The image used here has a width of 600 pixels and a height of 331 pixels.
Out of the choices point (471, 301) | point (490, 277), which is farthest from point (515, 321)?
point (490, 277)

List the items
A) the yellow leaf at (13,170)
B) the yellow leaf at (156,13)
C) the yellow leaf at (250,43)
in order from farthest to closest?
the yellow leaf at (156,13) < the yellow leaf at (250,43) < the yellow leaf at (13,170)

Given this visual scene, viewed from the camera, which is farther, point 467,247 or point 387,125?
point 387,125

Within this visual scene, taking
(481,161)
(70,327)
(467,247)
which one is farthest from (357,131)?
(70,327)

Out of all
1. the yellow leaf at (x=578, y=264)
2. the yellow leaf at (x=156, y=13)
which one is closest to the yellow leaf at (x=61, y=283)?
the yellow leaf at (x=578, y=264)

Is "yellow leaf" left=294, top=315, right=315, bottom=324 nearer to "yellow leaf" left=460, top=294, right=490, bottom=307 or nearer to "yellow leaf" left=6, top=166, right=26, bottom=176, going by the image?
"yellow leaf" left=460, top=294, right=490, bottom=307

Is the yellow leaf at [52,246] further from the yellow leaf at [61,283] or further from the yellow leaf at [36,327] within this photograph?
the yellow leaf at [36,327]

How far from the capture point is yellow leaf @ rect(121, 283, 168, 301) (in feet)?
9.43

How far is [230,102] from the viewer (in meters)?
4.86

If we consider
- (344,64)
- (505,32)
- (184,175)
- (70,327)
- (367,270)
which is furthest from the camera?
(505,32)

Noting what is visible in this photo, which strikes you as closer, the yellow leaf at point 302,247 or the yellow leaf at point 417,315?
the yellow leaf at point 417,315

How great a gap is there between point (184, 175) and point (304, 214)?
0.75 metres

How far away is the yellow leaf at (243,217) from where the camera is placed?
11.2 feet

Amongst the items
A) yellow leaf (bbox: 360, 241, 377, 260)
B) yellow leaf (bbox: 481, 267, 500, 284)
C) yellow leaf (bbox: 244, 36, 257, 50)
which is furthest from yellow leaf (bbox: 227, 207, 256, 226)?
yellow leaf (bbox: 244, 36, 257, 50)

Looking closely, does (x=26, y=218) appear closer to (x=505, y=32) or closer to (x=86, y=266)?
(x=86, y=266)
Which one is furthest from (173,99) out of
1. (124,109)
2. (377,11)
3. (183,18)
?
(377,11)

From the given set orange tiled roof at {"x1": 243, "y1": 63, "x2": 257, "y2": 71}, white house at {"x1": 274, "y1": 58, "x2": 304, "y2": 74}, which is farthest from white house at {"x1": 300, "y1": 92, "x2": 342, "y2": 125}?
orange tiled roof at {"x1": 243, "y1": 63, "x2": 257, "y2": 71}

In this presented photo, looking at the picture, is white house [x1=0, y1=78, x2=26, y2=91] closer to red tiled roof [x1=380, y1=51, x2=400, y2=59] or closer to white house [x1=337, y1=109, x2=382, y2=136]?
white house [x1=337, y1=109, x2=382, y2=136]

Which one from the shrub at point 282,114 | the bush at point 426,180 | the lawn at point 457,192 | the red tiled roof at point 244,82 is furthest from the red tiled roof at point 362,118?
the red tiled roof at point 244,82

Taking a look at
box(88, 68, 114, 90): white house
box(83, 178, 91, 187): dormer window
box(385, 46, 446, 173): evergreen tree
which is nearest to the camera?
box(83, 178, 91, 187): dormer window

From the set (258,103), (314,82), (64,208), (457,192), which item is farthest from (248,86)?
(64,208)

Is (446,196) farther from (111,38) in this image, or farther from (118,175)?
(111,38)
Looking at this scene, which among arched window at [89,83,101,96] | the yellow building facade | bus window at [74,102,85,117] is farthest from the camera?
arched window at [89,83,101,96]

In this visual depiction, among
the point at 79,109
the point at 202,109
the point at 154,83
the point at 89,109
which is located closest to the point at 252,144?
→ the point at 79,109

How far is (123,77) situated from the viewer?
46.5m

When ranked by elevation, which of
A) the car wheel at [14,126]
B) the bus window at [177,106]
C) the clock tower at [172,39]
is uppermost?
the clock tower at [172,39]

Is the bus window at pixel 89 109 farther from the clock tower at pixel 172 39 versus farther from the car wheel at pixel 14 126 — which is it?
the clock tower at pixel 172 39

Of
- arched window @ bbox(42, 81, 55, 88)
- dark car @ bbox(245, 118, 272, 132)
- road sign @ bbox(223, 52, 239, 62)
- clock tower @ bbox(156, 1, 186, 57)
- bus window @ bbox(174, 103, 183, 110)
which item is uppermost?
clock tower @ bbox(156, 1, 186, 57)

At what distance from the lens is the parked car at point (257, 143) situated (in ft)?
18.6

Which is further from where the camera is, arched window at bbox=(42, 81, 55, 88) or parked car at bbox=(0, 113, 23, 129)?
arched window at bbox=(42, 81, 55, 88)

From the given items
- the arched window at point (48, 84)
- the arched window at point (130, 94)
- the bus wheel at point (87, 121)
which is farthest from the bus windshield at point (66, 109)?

WHAT YOU ARE ASKED TO DO ▸ Rewrite the data from the line with "How far is (123,77) situated from the viewer?" through the end, changing "parked car" to "stationary car" and leaving everything else unchanged.

REPLY TO THE EXERCISE ▸
How far is (123,77) situated from the viewer?
46.5m

When ranked by elevation, which of
A) the car wheel at [14,126]
B) the bus window at [177,106]
C) the clock tower at [172,39]
is uppermost?
the clock tower at [172,39]

Is the bus window at pixel 89 109 farther from the clock tower at pixel 172 39 versus farther from the car wheel at pixel 14 126 — which is it?
the clock tower at pixel 172 39

Of
- arched window @ bbox(42, 81, 55, 88)
- dark car @ bbox(245, 118, 272, 132)
- road sign @ bbox(223, 52, 239, 62)
- clock tower @ bbox(156, 1, 186, 57)
- bus window @ bbox(174, 103, 183, 110)
which item is uppermost?
clock tower @ bbox(156, 1, 186, 57)

At what distance from the lens is the stationary car at point (257, 143) situated (in ft)?
18.6

Which is further from where the camera is, arched window at bbox=(42, 81, 55, 88) or stationary car at bbox=(0, 113, 23, 129)?
arched window at bbox=(42, 81, 55, 88)

From the given items
- the arched window at point (48, 84)
- the arched window at point (130, 94)
- the bus wheel at point (87, 121)
which is farthest from the bus windshield at point (66, 109)?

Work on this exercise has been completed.